• The unemployment rate rose to 3.9% in February, its highest since January 2022, as high interest rates dragged on the economy.
  • Wages grew at the slowest rate in two years in another sign that the upper hand workers have had in the job market is slipping.
  • Slower job growth could encourage officials at the Federal Reserve to lower its benchmark interest rate sooner rather than later, hoping to avoid a recession and mass layoffs.

The U.S. job market is slowing down—but not crashing—as the friction of high interest rates drags on the economy’s momentum.

The unemployment rate edged up to 3.9% from 3.7%, hitting its highest since January 2022, the Bureau of Labor Statistics said Friday. And in a somewhat mixed signal, U.S. employers added 275,000 jobs in February, up from the downwardly revised 229,000 the month before. Both the hiring figures and the unemployment rate were higher than what forecasters had expected, according to a survey of economists by Dow Jones Newswires and the Wall Street Journal.1

In another sign of a slowdown, average hourly earnings grew 0.1%, the slowest wage growth since February 2022. And downward revisions reduced job gains from the previous two months by 167,000.
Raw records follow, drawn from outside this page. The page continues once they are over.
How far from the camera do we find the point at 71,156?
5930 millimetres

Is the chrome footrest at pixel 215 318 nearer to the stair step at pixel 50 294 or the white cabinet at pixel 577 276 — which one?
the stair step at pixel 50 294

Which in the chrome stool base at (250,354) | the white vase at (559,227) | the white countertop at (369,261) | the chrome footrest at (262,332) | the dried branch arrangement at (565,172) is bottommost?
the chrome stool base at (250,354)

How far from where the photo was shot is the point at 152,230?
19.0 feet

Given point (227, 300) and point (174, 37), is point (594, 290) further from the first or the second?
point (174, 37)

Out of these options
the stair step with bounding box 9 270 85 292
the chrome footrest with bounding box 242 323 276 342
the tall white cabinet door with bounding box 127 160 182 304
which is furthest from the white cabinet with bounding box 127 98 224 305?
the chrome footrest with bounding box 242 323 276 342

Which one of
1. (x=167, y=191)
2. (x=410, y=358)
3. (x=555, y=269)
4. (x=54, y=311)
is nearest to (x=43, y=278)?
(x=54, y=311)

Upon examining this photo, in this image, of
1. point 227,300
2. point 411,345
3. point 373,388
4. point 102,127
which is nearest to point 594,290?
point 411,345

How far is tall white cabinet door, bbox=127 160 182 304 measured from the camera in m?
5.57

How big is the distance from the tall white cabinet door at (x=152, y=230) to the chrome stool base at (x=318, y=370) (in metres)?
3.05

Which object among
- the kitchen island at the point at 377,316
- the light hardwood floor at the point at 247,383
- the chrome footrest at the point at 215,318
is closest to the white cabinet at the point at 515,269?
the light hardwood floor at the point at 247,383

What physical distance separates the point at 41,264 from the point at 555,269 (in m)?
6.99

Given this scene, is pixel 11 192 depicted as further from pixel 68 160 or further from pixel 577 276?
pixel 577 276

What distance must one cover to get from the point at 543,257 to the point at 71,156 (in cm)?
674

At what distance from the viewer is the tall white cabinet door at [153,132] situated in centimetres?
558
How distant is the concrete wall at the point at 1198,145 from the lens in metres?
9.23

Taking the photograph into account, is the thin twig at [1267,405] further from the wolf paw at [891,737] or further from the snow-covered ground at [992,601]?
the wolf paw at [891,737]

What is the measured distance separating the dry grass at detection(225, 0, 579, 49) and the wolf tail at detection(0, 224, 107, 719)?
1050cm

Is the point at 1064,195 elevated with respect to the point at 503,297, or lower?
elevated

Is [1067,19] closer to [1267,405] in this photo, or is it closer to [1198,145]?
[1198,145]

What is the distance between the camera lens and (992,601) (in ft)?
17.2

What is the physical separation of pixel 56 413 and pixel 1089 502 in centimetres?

The Federal Reserve’s campaign of anti-inflation interest rate hikes—which has set the Fed’s benchmark fed funds rate at a 23-year high and held it there since July—has pushed up borrowing costs for all kinds of loans. While the economy has kept chugging along against that headwind, avoiding a long-predicted recession, the latest jobs report indicates it is taking a toll on the roaring job market.

Officials at the Fed have said they are closely watching data such as Friday’s jobs report for signs that inflation is on a sustained downward trajectory. Policymakers have feared that rapid wage growth could fuel a cycle of pay and price hikes and drive up inflation, so rapid hiring and high salary growth raise the chances that the Fed will keep interest rates higher for longer.

On the other hand, they’re also looking for signs that cracks are appearing in the economy, such as a surge in layoffs, which could push them to cut rates sooner. The Fed is trying to balance the risks of inflation flaring up again versus causing a recession, and data such as Friday’s jobs report helps show whether the economy is on the path to a “soft landing,” rather than a crash, from the high inflation that flared up as the pandemic faded in 2021.

“The employment report does not change the view that the FOMC will be patient in raising rates,” Kathy Bostjancic, chief economist at Nationwide, said in a commentary. “It still keeps on the table a start to the rate cutting process at the May FOMC meeting, but most likely Fed officials wait until at least the June policy meeting before beginning to lower rates.”

The uptick in unemployment made an earlier rate cut more likely, according to the CME Group’s FedWatch tool, which forecasts rate movements based on fed funds futures trading data, with the chances of a May rate cut rising to 30.4% from 26.6% before the report.2

Update and correction, March 8, 2024: This story was updated after publication to add comments from an economist. Also corrects the description of the average hourly earnings statistic.